Ramusino Matteo Cotta, Garibotto Valentina, Bacchin Ruggero, Altomare Daniele, Dodich Alessandra, Assal Frederic, Mendes Aline, Costa Alfredo, Tinazzi Michele, Morbelli Silvia D, Bauckneht Matteo, Picco Agnese, Dottorini Massimo E, Tranfaglia Cristina, Farotti Lucia, Salvadori Nicola, Moretti Davide, Savelli Giordano, Tarallo Anna, Nobili Flavio, Parapini Maura, Cavaliere Carlo, Salvatore Elena, Salvatore Marco, Boccardi Marina, Frisoni Giovanni B
Memory Clinic and LANVIE -Laboratory of Neuroimaging of Aging, University Hospitals and University of Geneva, Chemin du Petit Bel-Air 2, Bâtiment Voirons, CH1225, Geneva, Switzerland.
Center for Cognitive and Behavioral Disorders, IRCCS Mondino Foundation and Dept of Brain and Behavior, University of Pavia, 27100, Pavia, Italy.

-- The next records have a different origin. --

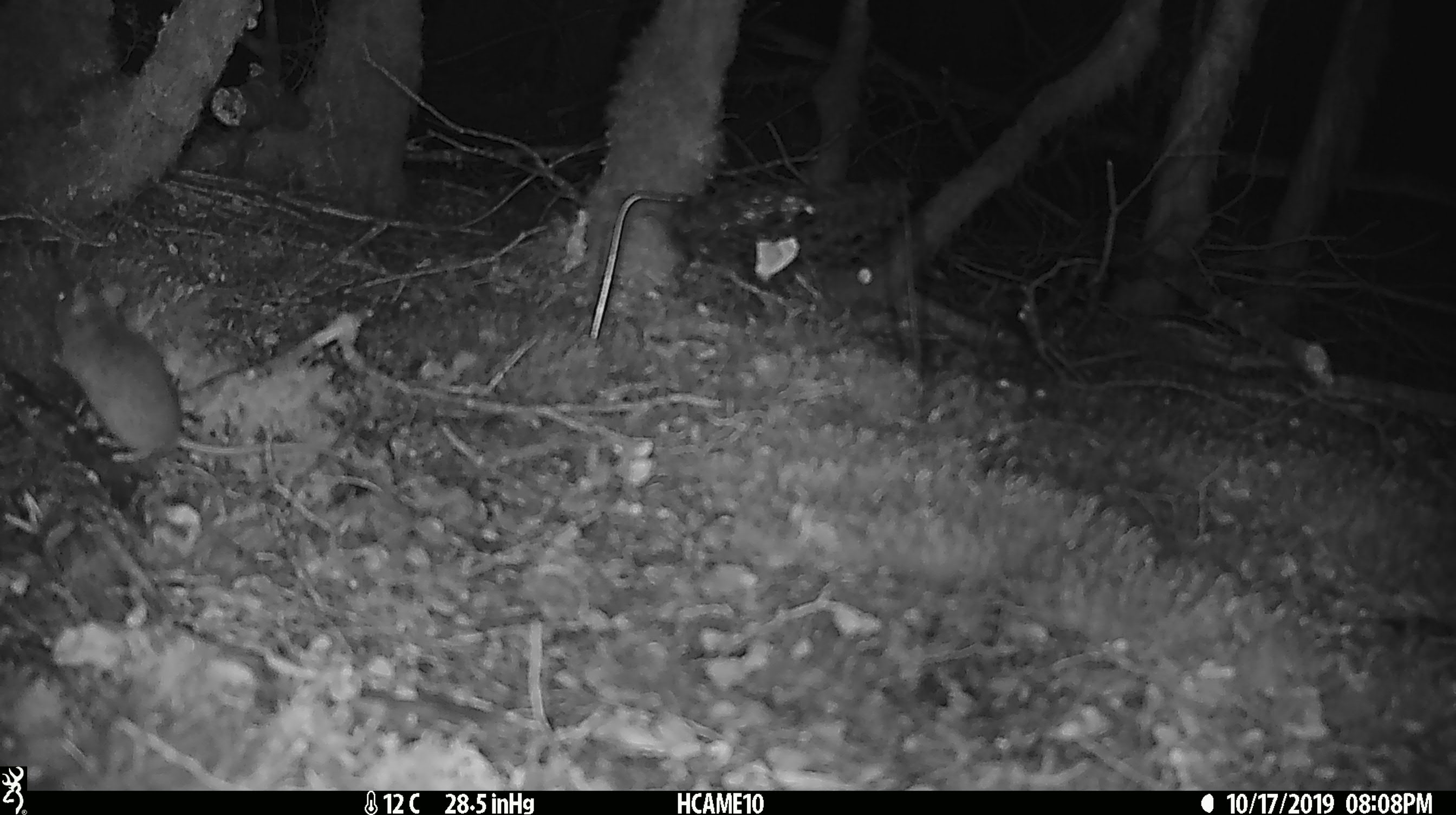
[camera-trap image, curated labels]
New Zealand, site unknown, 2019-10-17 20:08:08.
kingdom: Animalia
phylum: Chordata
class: Mammalia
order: Rodentia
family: Muridae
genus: Mus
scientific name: Mus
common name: mouse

Eur J Nucl Med Mol Imaging. 2020 Feb;47(2):270-280. doi: 10.1007/s00259-019-04466-6. Epub 2019 Aug 6.
To compare the incremental diagnostic value of amyloid-PET and CSF (Aβ42, tau, and phospho-tau) in AD diagnosis in patients with mild cognitive impairment (MCI) or mild dementia, in order to improve the definition of diagnostic algorithm.
Two independent dementia experts provided etiological diagnosis and relative diagnostic confidence in 71 patients on 3 rounds, based on (1) clinical, neuropsychological, and structural MRI information alone; (2) adding one biomarker (CSF amyloid and tau levels or amyloid-PET with a balanced randomized design); and (3) adding the other biomarker.

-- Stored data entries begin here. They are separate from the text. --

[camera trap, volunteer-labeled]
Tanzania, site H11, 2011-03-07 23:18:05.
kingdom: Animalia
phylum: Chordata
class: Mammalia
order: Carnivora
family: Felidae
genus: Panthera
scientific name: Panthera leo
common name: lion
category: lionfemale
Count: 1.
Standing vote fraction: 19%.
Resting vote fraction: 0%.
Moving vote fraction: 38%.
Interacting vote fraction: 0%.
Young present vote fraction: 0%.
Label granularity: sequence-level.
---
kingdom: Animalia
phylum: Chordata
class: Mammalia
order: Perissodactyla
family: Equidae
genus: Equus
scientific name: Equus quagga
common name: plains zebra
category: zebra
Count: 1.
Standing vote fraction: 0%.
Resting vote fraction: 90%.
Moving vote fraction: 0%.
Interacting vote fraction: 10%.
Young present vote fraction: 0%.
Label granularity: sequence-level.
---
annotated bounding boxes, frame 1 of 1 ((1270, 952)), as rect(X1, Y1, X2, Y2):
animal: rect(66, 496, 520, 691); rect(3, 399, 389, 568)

Among patients with a pre-biomarker diagnosis of AD, negative PET induced significantly more diagnostic changes than amyloid-negative CSF at both rounds 2 (CSF 67%, PET 100%, P = 0.028) and 3 (CSF 0%; PET 78%, P < 0.001); PET induced a diagnostic confidence increase significantly higher than CSF on both rounds 2 and 3.

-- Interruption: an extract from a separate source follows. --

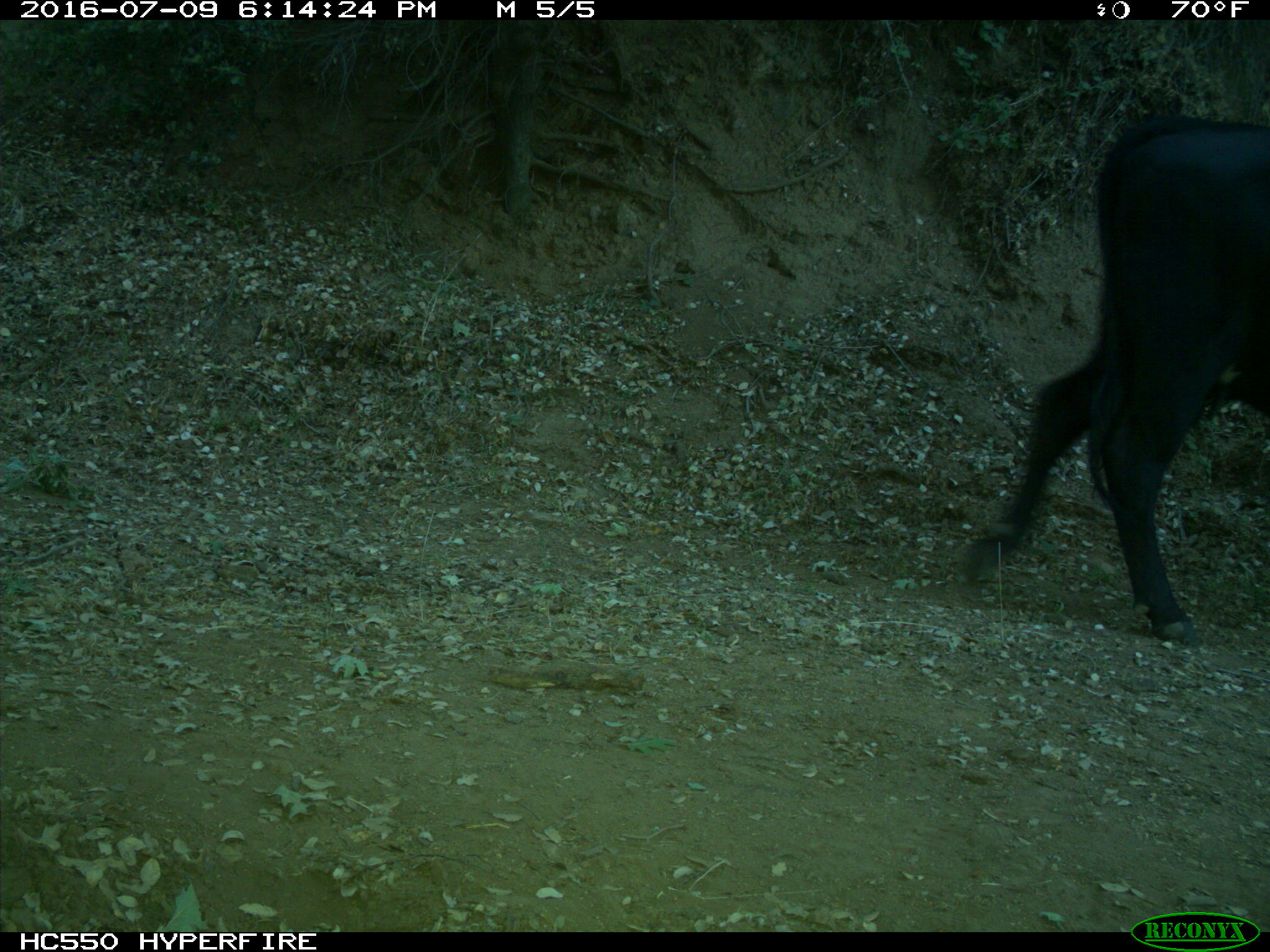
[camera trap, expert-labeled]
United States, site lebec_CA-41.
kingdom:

Amyloid-PET should be prioritized over CSF biomarkers in the diagnostic workup of patients investigated for suspected AD, as it provides greater changes in diagnosis and diagnostic confidence.
EudraCT no.: 2014-005389-31.
比较淀粉样蛋白PET和脑脊液(Aβ42、tau蛋白和磷酸化tau蛋白)在轻度认知障碍(MCI)或轻度痴呆患者AD诊断中的增量诊断价值,以完善诊断算法的定义。
两位独立的痴呆症专家基于以下信息对71例患者进行三轮病因诊断及相关诊断置信度评估:(1)仅依据临床、神经心理学和结构MRI信息;(2)添加一种生物标志物(脑脊液淀粉样蛋白和tau蛋白水平或采用平衡随机设计的淀粉样蛋白PET);(3)添加另一种生物标志物。
在生物标志物检查前诊断为AD的患者中,第二轮(脑脊液67%,PET 100%,P = 0.028)和第三轮(脑脊液0%;PET 78%,P < 0.001)时,PET阴性导致的诊断变化均显著多于淀粉样蛋白阴性的脑脊液;第二轮和第三轮中,PET导致的诊断置信度提升均显著高于脑脊液。
在对疑似AD患者进行诊断检查时,淀粉样蛋白PET应优先于脑脊液生物标志物,因为它能带来更大的诊断变化和诊断置信度提升。
EudraCT编号:2014-005389-31。